Task goal
Which lines of the data below contain the word "Among"? Pick them out and copy each one in full.

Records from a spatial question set
[START]

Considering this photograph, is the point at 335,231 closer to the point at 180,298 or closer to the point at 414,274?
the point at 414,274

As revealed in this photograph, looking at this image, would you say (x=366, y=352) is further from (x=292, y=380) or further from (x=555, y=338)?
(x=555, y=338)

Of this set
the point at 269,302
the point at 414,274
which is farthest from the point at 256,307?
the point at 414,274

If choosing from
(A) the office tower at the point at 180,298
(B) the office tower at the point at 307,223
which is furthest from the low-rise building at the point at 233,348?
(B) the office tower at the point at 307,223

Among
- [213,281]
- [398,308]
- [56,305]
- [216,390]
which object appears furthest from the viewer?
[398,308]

[END]
[START]

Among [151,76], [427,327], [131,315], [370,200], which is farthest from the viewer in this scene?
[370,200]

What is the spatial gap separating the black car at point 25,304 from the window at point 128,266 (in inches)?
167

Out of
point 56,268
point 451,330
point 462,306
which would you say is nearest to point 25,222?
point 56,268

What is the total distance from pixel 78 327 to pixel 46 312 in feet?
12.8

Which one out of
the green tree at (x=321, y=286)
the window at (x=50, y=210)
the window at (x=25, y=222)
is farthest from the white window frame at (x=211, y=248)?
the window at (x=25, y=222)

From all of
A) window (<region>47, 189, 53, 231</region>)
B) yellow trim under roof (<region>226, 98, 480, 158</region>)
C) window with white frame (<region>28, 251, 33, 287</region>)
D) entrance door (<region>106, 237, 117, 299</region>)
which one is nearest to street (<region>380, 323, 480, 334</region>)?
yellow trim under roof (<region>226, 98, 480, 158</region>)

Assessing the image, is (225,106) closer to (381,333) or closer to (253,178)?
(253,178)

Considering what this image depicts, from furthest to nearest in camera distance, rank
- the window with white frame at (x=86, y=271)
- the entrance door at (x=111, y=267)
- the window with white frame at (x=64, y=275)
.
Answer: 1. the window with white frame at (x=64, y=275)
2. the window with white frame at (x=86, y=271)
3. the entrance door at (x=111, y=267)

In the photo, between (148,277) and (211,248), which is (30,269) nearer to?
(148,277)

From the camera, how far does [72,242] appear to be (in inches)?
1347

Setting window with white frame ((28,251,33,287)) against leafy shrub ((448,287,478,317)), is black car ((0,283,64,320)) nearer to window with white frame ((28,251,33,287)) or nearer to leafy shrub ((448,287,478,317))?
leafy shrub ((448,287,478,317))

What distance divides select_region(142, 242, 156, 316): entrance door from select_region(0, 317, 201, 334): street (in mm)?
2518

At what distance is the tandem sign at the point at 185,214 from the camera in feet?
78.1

[END]

Answer below
Among
Among [151,76], [427,327], [131,315], [370,200], which is farthest from the viewer in this scene?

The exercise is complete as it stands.